Given that the radius r of the circle O is the root of the quadratic equation x-5x-6 = 0, and the distance between the point O and the straight line L is 8, then the position relationship between the line L and the circle O is?

R=6

If the circle represented by the equation x ^ 2 + y ^ 2 + DX + ey + F = 0 passes through the origin and the distance from the center of the circle to the two coordinate axes is equal, then D, e, f satisfy the condition that is?

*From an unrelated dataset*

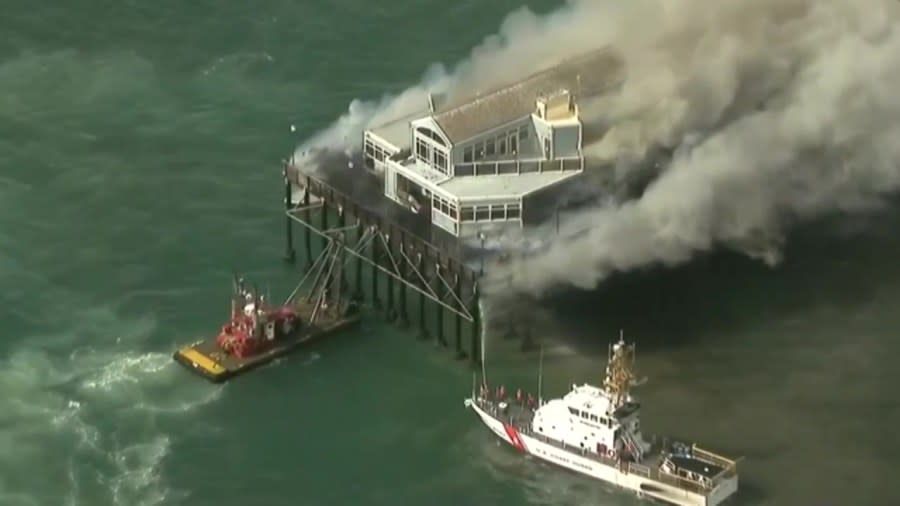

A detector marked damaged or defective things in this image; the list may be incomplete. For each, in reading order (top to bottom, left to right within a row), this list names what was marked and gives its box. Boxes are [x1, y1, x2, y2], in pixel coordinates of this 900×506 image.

When the circle passes through the origin (0,0), the equation is: F = 0
The circular equation can be simplified as: (x + D / 2) ^ 2 + (y + E / 2) ^ 2 = (e ^ 2 + f ^ 2) / 4
It is easy to know that the coordinates of the center of the circle are (- D / 2, - E / 2)
The distance to the axis is equal, so │ - D / 2 │ = │ - E / 2 │
So, d = E
To sum up: F = 0 and │ D │ = │ e │

If the square of equation x + the square of Y + DX + ey + F = 0 denotes a circle with radius 4 and C (2, - 4), then d =, e =, f =,

（x-2)²+(y+4)²=16
x²-4x+4+y²+8y+16=16
x²+y²-4x+8y+4=0
D=-4, E=8, F=4

If equation x 2 +y 2 +DX+EY+F=0 represents a circle with C (2, -4) as the center and radius of 4, then what are D+E+F=?, D, E and F equal respectively?

The sum of e4-4 is E4

If x + y + DX + ey + F = 0 is a circle with C (2, - 4) as its center and radius equal to 4, then d =, e, = f =. Who knows

Taking C (2, - 4) as the center of the circle, the equation of the circle whose radius is equal to 4 is (X-2) + (y + 4) = 16. The expansion of X + y-4x + 8y + 4 = 0 can be obtained by comparing with the original formula: D = - 4. E = 8. F = 4

It is known that the circle C: x2 + Y2 + DX + ey + 3 = 0, the circle C is symmetric about the straight line x + Y-1 = 0, the center of the circle is in the second quadrant, and the radius is Two (I) find the equation of circle C; (II) given that the straight line L which is not at the origin is tangent to the circle C, and the intercept on the x-axis and y-axis is equal, the equation of the straight line L is solved

(I) from x2 + Y2 + DX + ey + 3 = 0, we know that the coordinate of center C is (- D)
2，-E
2）
∵ the circle C is symmetric about the straight line x + Y-1 = 0
Ψ point (- D)
2，-E
2) On the line x + Y-1 = 0
That is, D + e = - 2, ① and D2 + E2 − 12
4=2②
And ∵ the center of the circle C is in the second quadrant ᙽ d > 0, e < 0
D = 2 and E = - 4 are obtained from ① and ②
The equation of circle C is: x2 + Y2 + 2x-4y + 3 = 0
Let L: x + y = a
∵ circle C: (x + 1) 2 + (Y-2) 2 = 2
The distance from the center C (- 1,2) to the tangent line is equal to the radius
2，
That is − 1 + 2 − a
2|=
2, ν a = - 1 or a = 3
The tangent equation x + y = - 1 or x + y = 3

In the known triangle ABC, ∠ C = 90 ° ad is the bisector of angle, CD = 6cm, BD = 10cm

Make a vertical line to ad through point D, and the vertical foot is e
Because AD is the angle bisector
So ∠ CAD = ∠ bad
Because ∠ C = ∠ AED = 90 ° ad = Da
So RT △ ACD ≌ RT △ ade
AE = 6, so CD = 6
From Pythagorean theorem
Be square = BD square - ed square = 64
BE＝8
Let AC = AE = x, then AB = x + 8
x2＋16 2＝（x＋8）2
The solution is x = 12
So AC = AE = 12
PS: X2, 162, (x + 8) 2 all denote the square of a number!